Shahidi Bonjar et al. reported that the essential oil of Myrtus communis inhibited the growth of bacteria such as Staphylococcus aureus; Escherichia coli; Klebsiella sp. and fungi such as Candida albicans but, was not effective against Saccharomyces cerevisiae (32). The anti-Candida activity of the leaf extract of Myrtus communis was confirmed (33). Miller et al. reported anti-fungal activity of this plant against Cladosporrium spp. (34). The inhibition efficacy of the leaf extract of Myrtus communis in the concentrations of 1%, 10% and 15% against Salmonella typhimorium, Staphylococcus aureus, Candida rugosa and Aspergillusniger (35). Other studies showed that this plant has the most efficacy on the mosquito Culex pipiens (36) and the plant was effective at pH 6.8 against Trichomonas vaginalis but, it was ineffective at pH 6.

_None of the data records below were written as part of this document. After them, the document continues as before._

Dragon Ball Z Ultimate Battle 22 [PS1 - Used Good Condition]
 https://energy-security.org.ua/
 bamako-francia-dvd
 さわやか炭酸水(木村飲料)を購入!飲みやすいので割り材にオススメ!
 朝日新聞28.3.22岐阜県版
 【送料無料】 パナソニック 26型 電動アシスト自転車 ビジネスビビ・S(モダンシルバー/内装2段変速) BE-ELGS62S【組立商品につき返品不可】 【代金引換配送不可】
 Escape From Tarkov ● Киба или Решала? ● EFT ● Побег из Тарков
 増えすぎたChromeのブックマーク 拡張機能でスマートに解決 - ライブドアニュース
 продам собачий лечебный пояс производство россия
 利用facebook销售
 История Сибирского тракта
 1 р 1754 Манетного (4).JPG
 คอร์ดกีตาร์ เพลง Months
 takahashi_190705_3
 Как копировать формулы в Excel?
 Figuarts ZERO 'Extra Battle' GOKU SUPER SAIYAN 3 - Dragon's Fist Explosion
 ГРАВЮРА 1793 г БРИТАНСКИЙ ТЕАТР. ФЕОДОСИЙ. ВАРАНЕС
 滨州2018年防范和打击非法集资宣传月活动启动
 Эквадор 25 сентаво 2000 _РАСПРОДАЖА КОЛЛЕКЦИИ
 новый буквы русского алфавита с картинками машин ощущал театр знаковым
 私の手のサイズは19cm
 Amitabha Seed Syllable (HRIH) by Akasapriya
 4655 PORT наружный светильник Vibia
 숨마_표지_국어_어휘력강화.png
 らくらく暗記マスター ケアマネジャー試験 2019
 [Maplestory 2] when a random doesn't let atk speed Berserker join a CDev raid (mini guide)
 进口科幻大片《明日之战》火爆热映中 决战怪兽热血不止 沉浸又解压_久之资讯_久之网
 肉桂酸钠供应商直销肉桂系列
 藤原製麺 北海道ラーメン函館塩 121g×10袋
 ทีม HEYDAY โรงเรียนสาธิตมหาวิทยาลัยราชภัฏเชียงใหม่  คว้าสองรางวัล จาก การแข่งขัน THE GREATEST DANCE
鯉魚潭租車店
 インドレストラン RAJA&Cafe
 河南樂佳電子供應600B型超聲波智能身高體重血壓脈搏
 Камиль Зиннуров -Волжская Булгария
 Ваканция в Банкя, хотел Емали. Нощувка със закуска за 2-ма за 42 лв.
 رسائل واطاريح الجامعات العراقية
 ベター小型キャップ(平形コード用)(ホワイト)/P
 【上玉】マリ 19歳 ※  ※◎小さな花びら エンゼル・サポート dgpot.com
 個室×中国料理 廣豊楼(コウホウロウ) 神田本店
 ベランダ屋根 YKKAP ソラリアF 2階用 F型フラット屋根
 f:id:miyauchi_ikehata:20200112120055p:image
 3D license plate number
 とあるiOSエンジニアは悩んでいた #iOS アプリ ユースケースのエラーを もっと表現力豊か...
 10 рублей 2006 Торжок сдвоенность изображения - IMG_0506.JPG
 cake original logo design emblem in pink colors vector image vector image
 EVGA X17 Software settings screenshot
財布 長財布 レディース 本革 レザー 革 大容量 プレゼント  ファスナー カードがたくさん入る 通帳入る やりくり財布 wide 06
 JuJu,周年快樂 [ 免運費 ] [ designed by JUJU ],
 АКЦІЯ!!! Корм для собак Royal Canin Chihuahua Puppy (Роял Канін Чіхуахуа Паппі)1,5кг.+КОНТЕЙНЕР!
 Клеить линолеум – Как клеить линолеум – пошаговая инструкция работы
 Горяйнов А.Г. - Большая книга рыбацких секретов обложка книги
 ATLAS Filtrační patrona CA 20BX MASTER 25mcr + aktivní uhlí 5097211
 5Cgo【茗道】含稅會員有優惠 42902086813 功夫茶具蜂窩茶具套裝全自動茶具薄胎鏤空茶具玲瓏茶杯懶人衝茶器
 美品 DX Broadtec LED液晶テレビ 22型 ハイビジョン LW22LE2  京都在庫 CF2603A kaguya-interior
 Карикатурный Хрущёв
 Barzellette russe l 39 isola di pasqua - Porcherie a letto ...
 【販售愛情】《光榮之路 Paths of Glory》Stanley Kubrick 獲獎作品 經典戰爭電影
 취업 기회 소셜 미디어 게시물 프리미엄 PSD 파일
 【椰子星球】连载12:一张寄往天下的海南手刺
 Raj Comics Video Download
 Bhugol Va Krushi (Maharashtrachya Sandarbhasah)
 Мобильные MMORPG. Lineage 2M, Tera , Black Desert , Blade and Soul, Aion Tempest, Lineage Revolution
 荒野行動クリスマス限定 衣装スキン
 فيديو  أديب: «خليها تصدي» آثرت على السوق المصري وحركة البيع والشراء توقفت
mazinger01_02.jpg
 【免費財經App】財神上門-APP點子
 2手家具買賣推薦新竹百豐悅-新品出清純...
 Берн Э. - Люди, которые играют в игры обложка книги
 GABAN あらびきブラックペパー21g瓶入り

In conclusion, the MIC values showed that the tested plant extract besides its antimicrobial effects was quite active against fungi at tested concentrations. Generally, finding alternative drugs derived from natural agents (herbal sources) is important in the future, because they are safer and cheaper than commercial drugs with respect to their antifungal and antibacterial therapy.